:: Provided records ::
◆ ◆ ◆
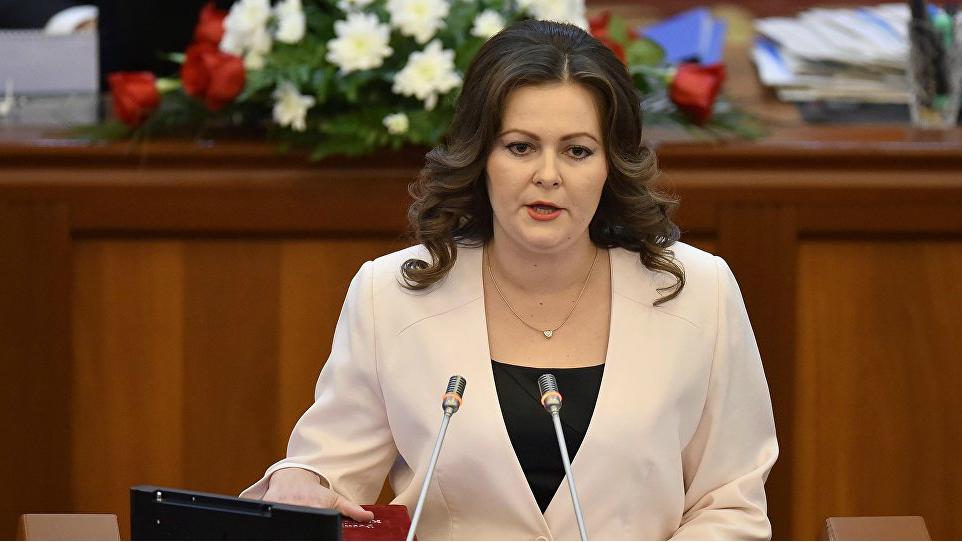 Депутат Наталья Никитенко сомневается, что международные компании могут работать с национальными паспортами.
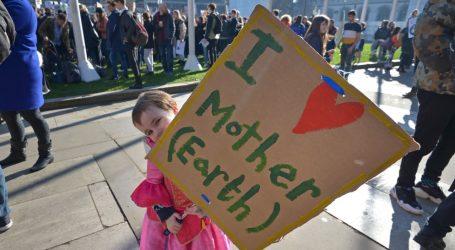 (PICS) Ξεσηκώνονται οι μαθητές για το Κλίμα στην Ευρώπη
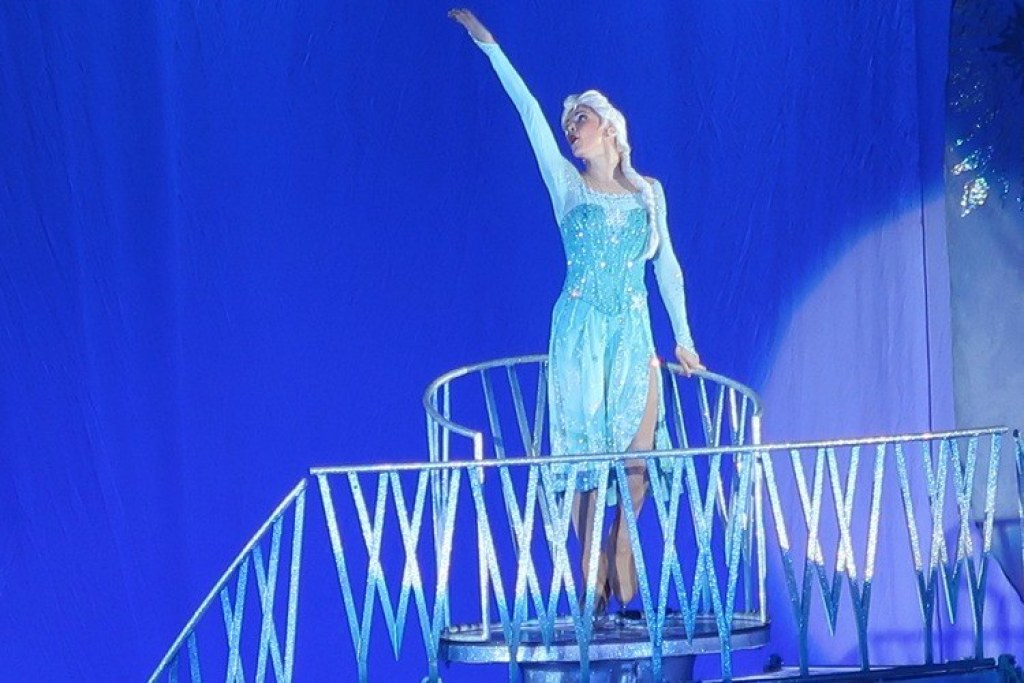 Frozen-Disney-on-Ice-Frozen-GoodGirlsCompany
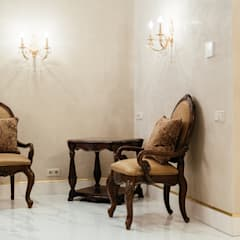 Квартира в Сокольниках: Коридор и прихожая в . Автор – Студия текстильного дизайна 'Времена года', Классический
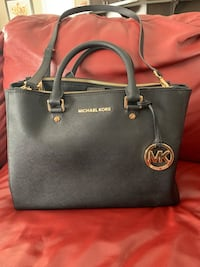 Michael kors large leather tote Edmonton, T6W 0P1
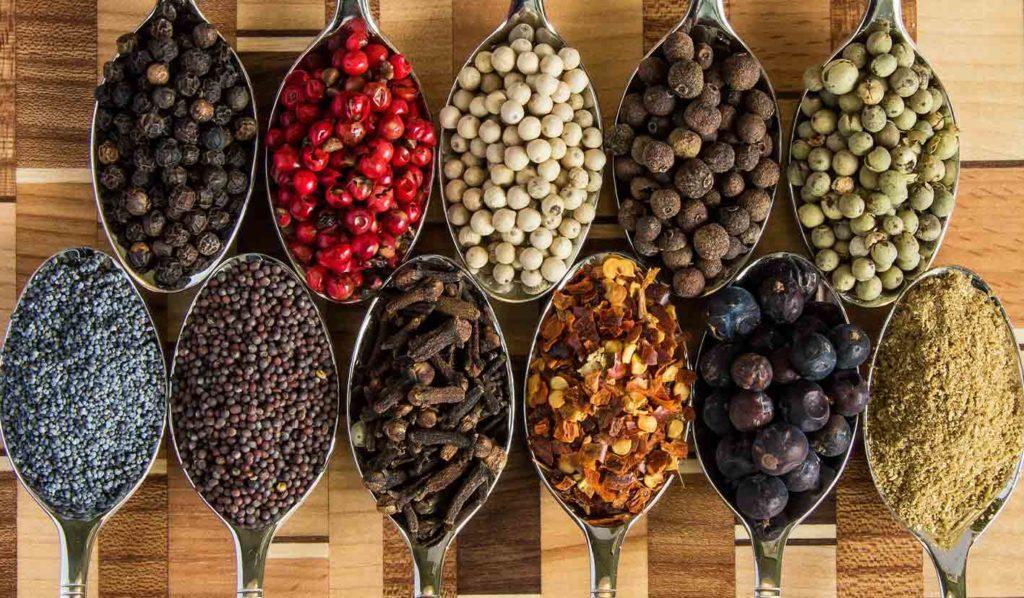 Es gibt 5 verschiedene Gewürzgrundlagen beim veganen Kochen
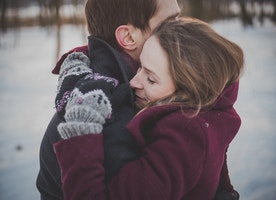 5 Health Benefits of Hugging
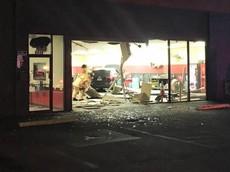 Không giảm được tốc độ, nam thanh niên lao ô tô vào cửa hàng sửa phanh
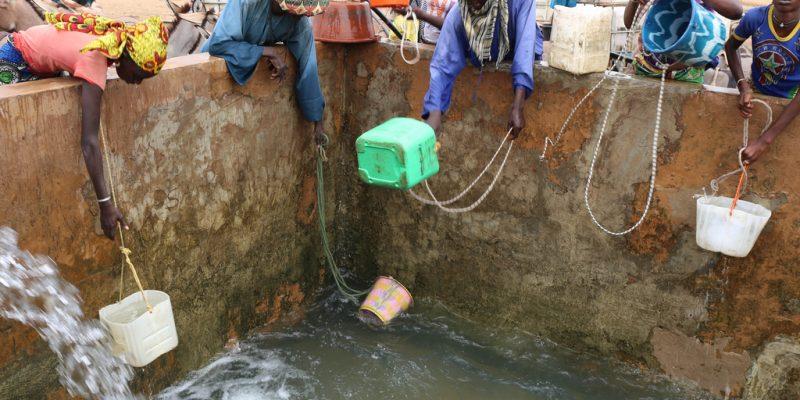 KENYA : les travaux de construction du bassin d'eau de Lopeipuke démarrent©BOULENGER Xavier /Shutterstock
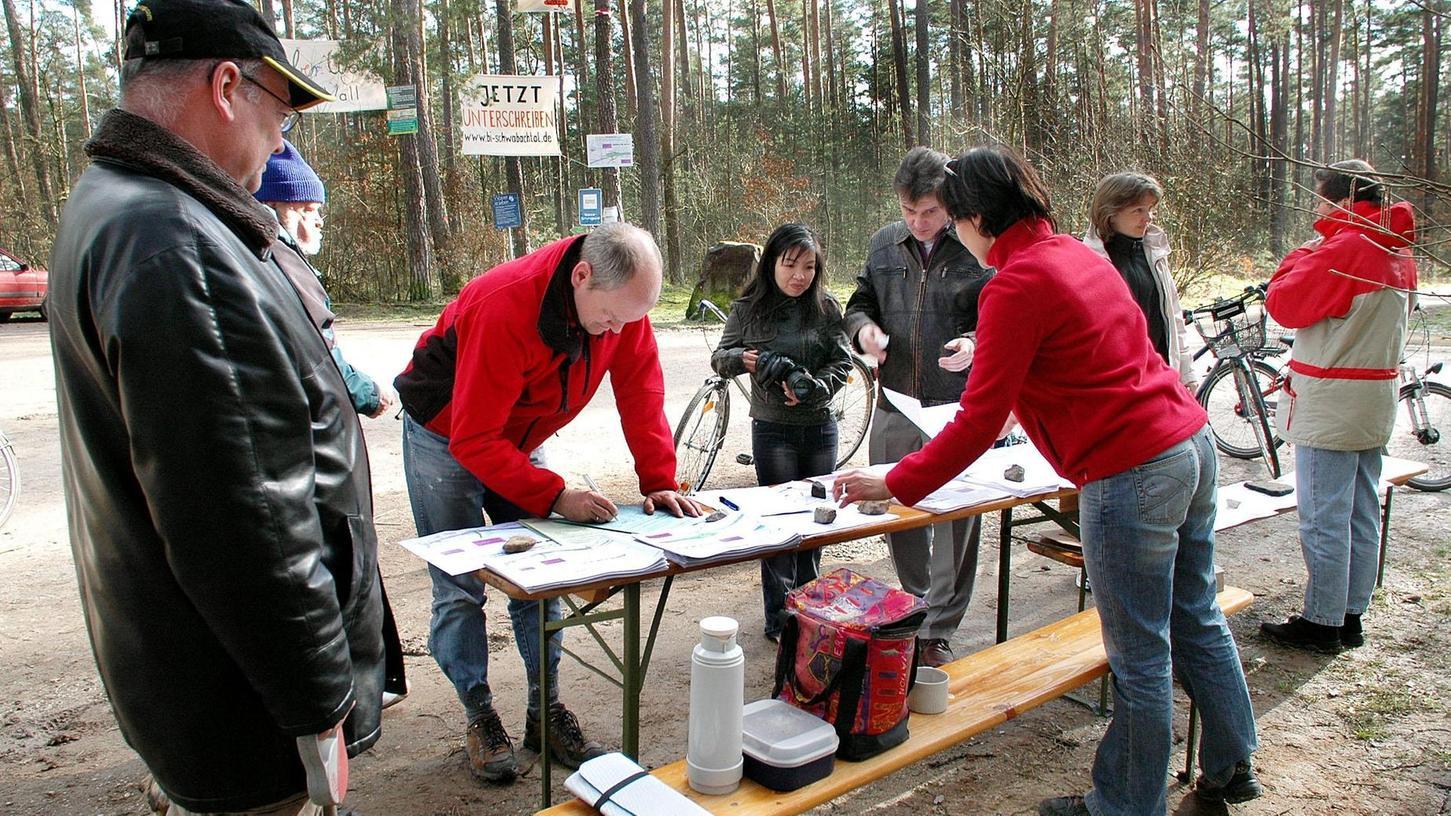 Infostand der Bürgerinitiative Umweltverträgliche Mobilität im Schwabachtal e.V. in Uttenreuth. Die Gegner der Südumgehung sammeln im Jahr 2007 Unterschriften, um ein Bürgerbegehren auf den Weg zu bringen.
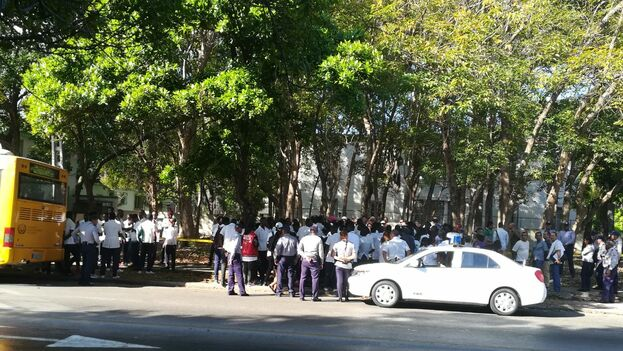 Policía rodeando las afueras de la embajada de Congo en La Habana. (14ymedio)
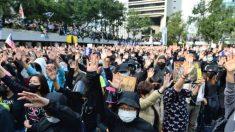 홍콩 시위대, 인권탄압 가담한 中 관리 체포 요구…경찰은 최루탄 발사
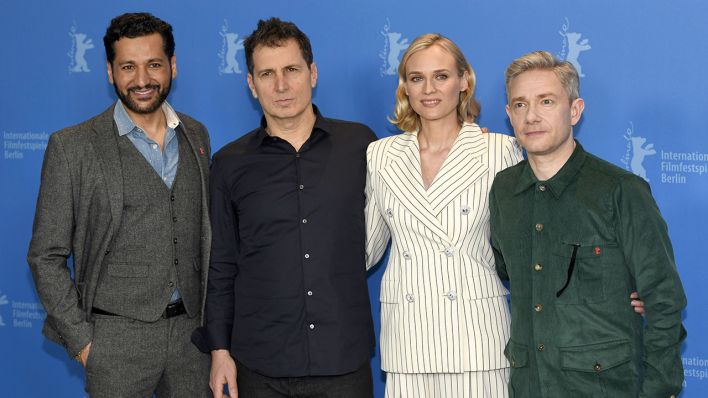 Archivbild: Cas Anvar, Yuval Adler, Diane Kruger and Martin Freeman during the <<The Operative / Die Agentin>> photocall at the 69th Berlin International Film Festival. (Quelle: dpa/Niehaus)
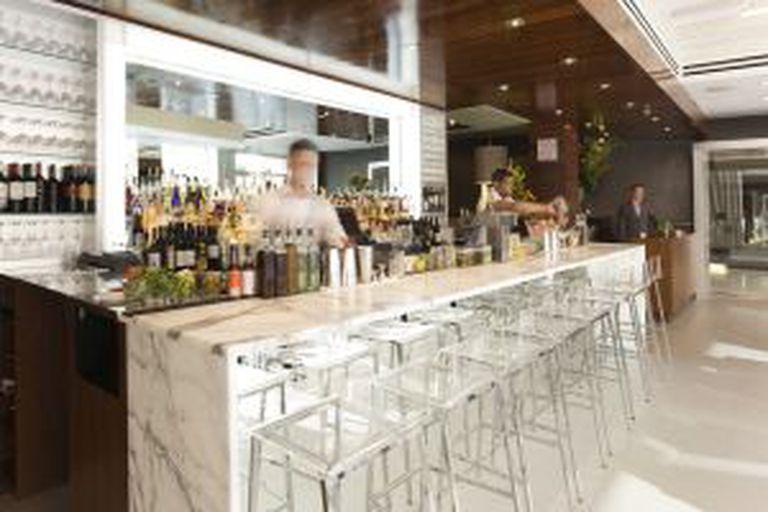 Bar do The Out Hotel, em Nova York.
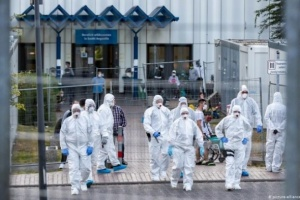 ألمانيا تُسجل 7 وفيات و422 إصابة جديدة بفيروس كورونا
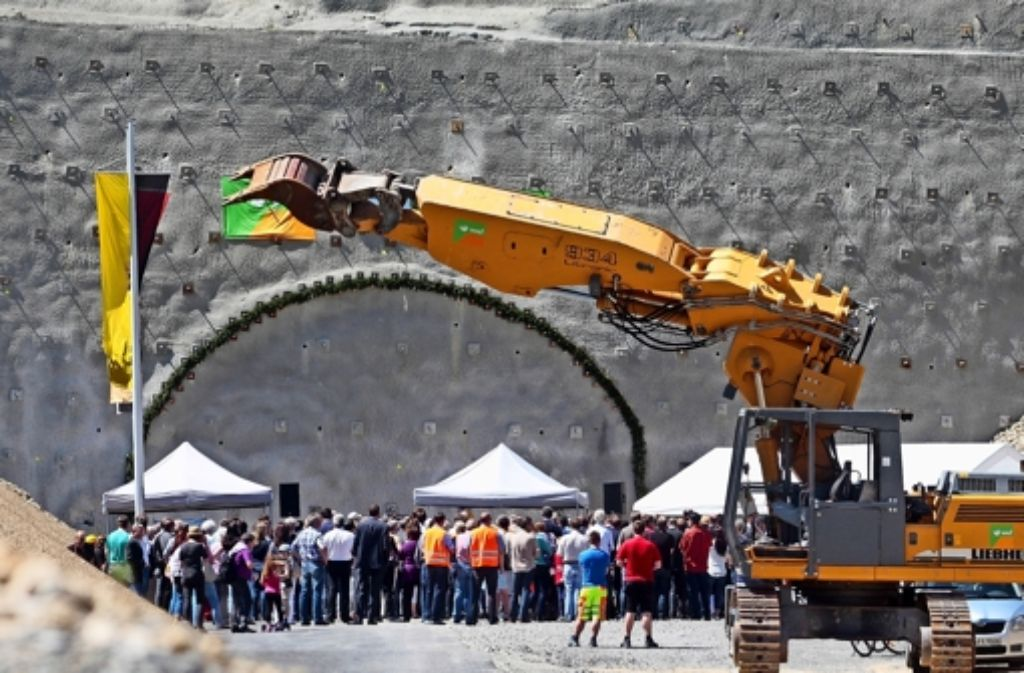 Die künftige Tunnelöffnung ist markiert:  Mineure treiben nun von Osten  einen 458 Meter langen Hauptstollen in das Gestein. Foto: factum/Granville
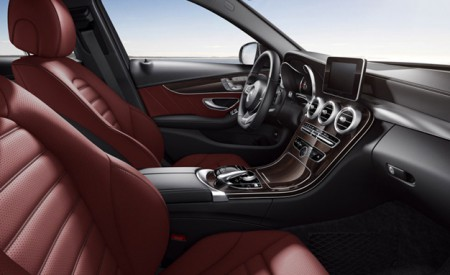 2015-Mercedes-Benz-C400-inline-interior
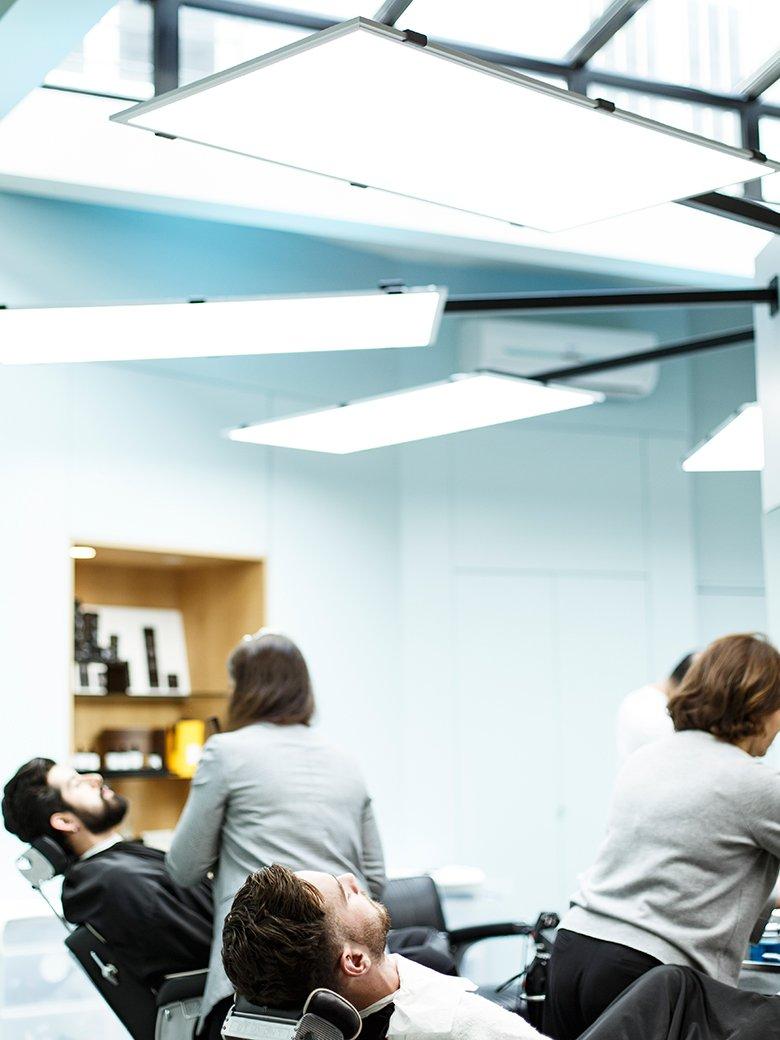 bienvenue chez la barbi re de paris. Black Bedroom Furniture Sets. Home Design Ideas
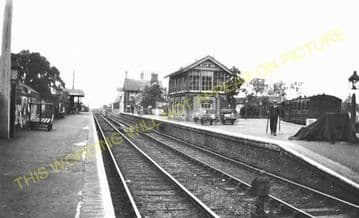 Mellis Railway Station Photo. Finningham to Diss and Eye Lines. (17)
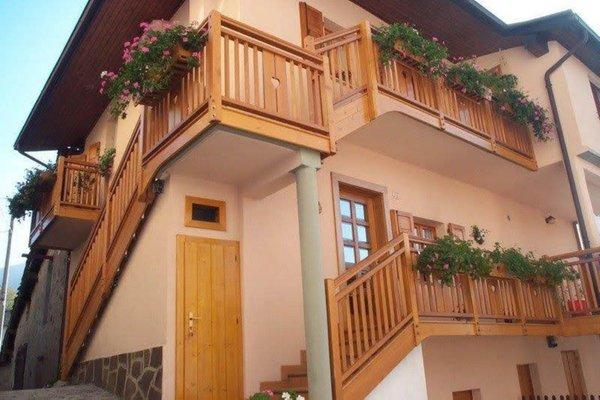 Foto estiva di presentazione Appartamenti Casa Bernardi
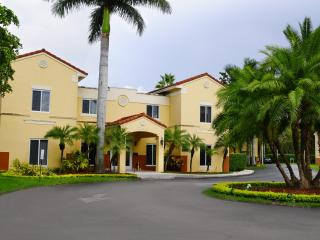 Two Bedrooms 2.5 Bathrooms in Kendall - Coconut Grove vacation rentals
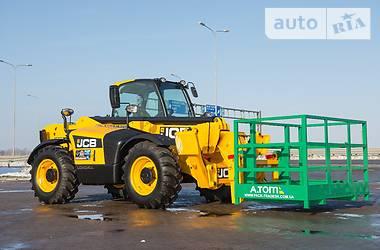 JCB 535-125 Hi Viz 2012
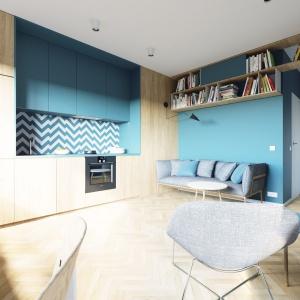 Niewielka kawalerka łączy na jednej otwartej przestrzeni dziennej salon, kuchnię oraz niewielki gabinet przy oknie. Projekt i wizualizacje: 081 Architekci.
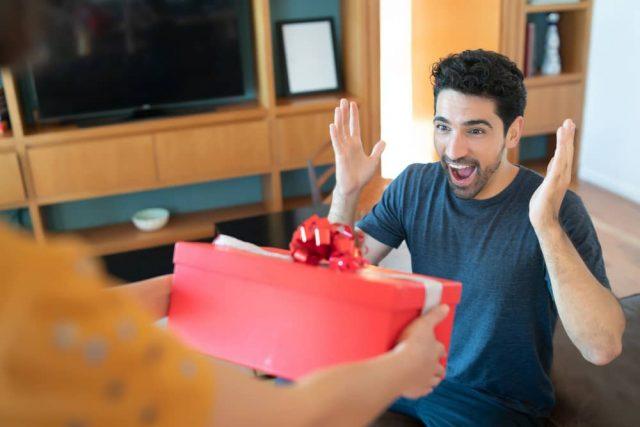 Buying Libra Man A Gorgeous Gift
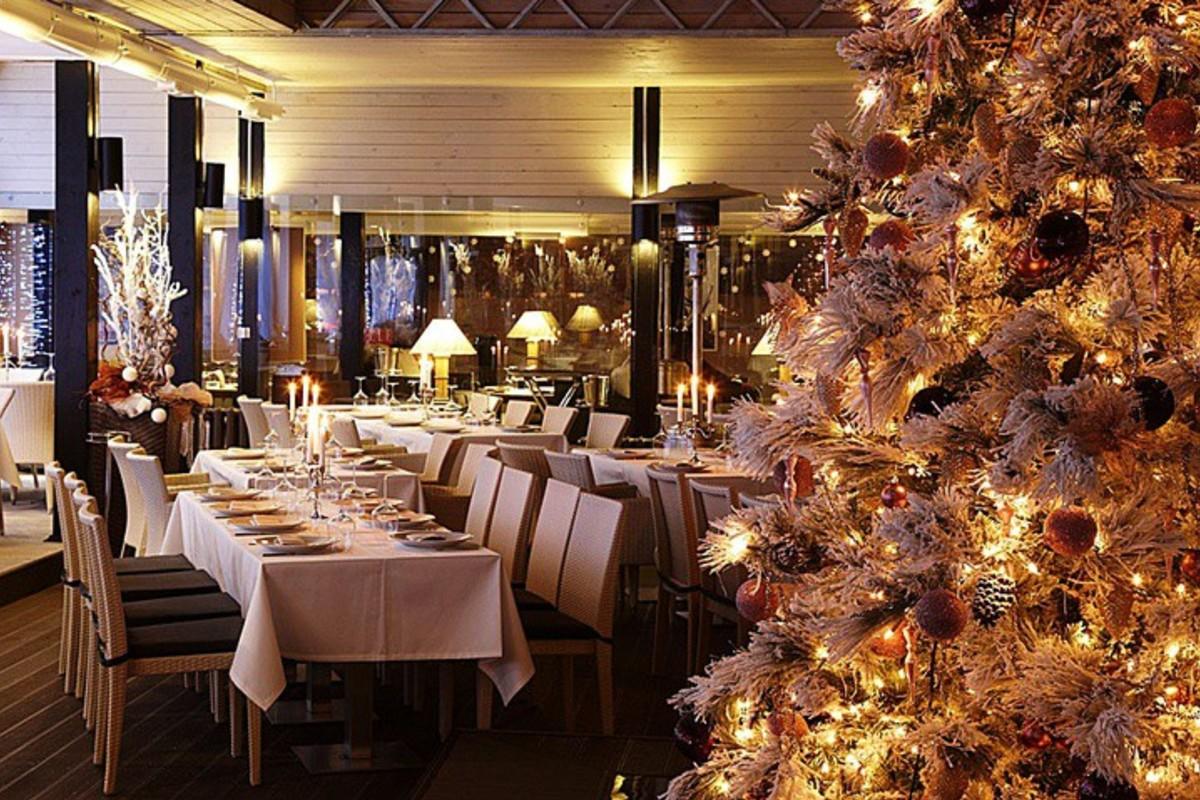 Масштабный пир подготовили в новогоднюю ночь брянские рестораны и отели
◆ ◆ ◆
:: How to complete this task ::
In the records above, find the line containing "KENYA : les" and restate it and every line after it word for word, all pictures excluded.

:: Reply ::
 KENYA : les travaux de construction du bassin d'eau de Lopeipuke démarrent©BOULENGER Xavier /Shutterstock
 Infostand der Bürgerinitiative Umweltverträgliche Mobilität im Schwabachtal e.V. in Uttenreuth. Die Gegner der Südumgehung sammeln im Jahr 2007 Unterschriften, um ein Bürgerbegehren auf den Weg zu bringen.
 Policía rodeando las afueras de la embajada de Congo en La Habana. (14ymedio)
 홍콩 시위대, 인권탄압 가담한 中 관리 체포 요구…경찰은 최루탄 발사
 Archivbild: Cas Anvar, Yuval Adler, Diane Kruger and Martin Freeman during the <<The Operative / Die Agentin>> photocall at the 69th Berlin International Film Festival. (Quelle: dpa/Niehaus)
 Bar do The Out Hotel, em Nova York.
 ألمانيا تُسجل 7 وفيات و422 إصابة جديدة بفيروس كورونا
 Die künftige Tunnelöffnung ist markiert:  Mineure treiben nun von Osten  einen 458 Meter langen Hauptstollen in das Gestein. Foto: factum/Granville
 2015-Mercedes-Benz-C400-inline-interior
 bienvenue chez la barbi re de paris. Black Bedroom Furniture Sets. Home Design Ideas
 Mellis Railway Station Photo. Finningham to Diss and Eye Lines. (17)
 Foto estiva di presentazione Appartamenti Casa Bernardi
 Two Bedrooms 2.5 Bathrooms in Kendall - Coconut Grove vacation rentals
 JCB 535-125 Hi Viz 2012
 Niewielka kawalerka łączy na jednej otwartej przestrzeni dziennej salon, kuchnię oraz niewielki gabinet przy oknie. Projekt i wizualizacje: 081 Architekci.
 Buying Libra Man A Gorgeous Gift
 Масштабный пир подготовили в новогоднюю ночь брянские рестораны и отели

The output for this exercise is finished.